- Born: Isadore Maurice Felt 25 January 1909 Manhattan, New York
- Died: 22 September 1994 (age 85) Los Angeles, California
- Other name: Irwin Felt
- Education: Wharton School
- Occupation: businessman
- Known for: Developer of Madison Square Garden
- Spouse(s): Elaine Edelman (divorced) Serene Bihari
- Children: with Edelman: --Constance H. Felt --Jonathan S. Felt with Bihari: --Randolph J. Leavenworth III (stepson)

= Irving Mitchell Felt =

American businessperson

Irving Mitchell Felt (25 January 1909 – 22 September 1994) was a New York businessman who led the drive in the 1960s to build a new Madison Square Garden.

==Biography==
Felt was born Isadore Maurice Felt to Abraham and Dora (Mandel) Felt, into a Jewish family in Manhattan growing up around West 140th Street. His father was a lawyer. At the age of 19, he graduated from the Wharton School of the University of Pennsylvania with a degree in Finance and then took a job with the Wall Street concern, Hayden Stone. At the age of 28, he left the firm and helped to reorganize the investment firm Graham-Paige.

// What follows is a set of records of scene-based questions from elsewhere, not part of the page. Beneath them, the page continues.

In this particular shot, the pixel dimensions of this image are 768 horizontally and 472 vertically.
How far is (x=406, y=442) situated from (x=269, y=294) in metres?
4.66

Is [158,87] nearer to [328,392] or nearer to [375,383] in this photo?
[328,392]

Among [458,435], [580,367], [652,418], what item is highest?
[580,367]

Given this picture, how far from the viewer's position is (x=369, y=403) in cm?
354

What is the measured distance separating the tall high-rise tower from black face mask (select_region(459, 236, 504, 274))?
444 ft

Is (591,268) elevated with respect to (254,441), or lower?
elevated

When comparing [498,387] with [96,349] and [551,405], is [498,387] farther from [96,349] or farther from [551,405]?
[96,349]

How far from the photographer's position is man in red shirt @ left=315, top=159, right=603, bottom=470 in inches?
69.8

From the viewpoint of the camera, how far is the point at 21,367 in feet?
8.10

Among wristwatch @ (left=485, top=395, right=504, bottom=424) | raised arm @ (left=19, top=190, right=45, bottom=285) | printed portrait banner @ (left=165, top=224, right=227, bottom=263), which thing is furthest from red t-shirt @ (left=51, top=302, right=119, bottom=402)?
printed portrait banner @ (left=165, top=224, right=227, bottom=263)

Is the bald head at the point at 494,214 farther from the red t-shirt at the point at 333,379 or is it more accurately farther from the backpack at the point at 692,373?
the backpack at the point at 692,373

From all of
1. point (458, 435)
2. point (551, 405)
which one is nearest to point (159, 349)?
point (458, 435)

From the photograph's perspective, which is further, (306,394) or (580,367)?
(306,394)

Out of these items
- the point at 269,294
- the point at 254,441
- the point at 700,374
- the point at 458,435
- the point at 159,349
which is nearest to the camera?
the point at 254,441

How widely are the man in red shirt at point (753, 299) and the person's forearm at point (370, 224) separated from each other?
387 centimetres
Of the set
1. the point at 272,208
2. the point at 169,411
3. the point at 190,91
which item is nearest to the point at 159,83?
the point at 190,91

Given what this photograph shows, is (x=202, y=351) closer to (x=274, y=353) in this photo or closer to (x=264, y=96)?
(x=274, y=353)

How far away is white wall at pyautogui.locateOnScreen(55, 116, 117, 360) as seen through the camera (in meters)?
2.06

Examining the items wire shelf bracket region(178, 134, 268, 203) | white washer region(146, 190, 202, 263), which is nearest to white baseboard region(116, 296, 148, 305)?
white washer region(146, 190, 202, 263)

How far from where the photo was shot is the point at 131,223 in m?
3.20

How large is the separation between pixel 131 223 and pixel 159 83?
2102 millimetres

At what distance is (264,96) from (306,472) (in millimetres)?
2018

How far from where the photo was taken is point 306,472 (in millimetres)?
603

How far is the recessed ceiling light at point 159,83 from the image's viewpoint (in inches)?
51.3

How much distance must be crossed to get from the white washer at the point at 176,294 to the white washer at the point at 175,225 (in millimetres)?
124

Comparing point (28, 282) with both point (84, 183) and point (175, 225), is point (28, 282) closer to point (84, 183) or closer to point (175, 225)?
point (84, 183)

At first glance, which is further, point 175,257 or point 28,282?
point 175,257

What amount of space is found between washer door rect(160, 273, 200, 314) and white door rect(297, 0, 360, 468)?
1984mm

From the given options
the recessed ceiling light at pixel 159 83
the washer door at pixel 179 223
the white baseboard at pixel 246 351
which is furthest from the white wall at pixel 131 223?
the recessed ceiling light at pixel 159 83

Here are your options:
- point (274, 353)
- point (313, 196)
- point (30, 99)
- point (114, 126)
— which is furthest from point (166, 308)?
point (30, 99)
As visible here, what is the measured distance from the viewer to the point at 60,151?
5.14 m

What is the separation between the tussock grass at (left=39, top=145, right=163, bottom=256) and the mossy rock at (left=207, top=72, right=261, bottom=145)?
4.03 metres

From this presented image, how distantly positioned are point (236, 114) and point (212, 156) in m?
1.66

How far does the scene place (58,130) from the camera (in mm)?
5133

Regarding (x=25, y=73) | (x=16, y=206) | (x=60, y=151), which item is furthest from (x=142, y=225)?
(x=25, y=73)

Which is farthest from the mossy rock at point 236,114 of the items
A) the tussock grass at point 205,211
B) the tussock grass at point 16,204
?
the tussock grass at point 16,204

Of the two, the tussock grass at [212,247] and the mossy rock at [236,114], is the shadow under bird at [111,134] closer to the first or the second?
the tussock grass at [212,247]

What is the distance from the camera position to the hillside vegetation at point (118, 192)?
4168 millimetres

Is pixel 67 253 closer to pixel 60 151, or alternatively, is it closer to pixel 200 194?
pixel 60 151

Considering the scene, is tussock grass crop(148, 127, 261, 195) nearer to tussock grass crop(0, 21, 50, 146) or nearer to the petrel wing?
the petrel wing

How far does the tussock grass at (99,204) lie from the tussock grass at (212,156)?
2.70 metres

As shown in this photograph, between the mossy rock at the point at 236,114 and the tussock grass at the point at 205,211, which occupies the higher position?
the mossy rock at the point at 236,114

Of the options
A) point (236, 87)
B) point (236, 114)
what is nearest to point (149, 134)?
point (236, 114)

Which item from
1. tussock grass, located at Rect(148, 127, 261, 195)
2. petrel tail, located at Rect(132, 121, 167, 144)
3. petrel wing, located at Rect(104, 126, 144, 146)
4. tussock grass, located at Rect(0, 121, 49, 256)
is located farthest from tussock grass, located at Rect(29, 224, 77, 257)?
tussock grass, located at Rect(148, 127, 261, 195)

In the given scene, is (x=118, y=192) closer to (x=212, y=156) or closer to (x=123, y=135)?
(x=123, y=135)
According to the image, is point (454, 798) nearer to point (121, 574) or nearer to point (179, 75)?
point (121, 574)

In 1959, with Felt as its president, Graham-Page purchased a controlling interest in the old Madison Square Garden (built 1925). Wanting to replace the old Garden with a new and modern facility that was more flexible, could handle larger crowds, and provided unobstructed views, in November 1960, he quietly purchased from the Pennsylvania Railroad the air rights to build a new Garden over Penn Station. In July 1961, Felt announced that he would demolish McKim, Mead, and White's Pennsylvania Station at West 33rd Street and 7th Avenue and build a new Madison Square Garden at the site. Prior to the hearing for the demolition, his brother, James Felt, the then-current chair of the New York City City Planning Commission, resigned. He formed a new company, Madison Square Garden, Inc. which was 75% owned by Graham-Paige and 25% owned by the Pennsylvania Railroad. From 1960 to 1968, Felt oversaw the project from demolition to completion. The project was fully privately financed. Despite the controversy generated over the demolition, Felt stated that he "believed that the gain from the new buildings and sports center would more than offset any aesthetic loss" and that "Fifty years from now, when its time for [the new Madison Square Garden] to be torn down, there will be a new group of architects who will protest." As of 2023 the building is still standing 55 years after it opened and is the oldest arena in the NHL and NBA.

Thereafter, he served as president of the Madison Square Garden Corporation when it purchased the New York Rangers hockey club, the New York Knicks basketball club, Roosevelt Raceway on Long Island, and the ice show production company, Holiday on Ice Productions. He is known for bringing the "Fight of the Century" between Muhammad Ali and Joe Frazier to Madison Square Garden on March 8, 1971.

The theater within the new Garden was named Felt Forum in his honor; it is now known as The Theater at Madison Square Garden.

==Philanthropy and political activities==
He served as a president and chairman of the Federation of Jewish Philanthropies and as the head of the National Conference of Christians and Jews. He also served on the board of directors of the Metropolitan Opera Association for two decades, he was a founding patron of the Lincoln Center for the Performing Arts, and served as a national trustee of the Joffrey Ballet.

He was a major fund-raiser for the Senator Jacob Javits of New York and served as campaign chairman in 1990 for Republican congressional candidate Jim Salomon in his race against San Fernando Valley Representative Anthony Beilenson.

==Personal life==
Felt was married twice. In 1945, he married Elaine Edelman who was also Jewish; they had two children, Constance Harriet Felt and Jonathan Seth Felt (1949–2018). They divorced and in 1973, he married Serene Leavenworth (née Bihari), sister to the Bihari brothers. He has a stepson with Bihari, Randolph Julian Leavenworth III.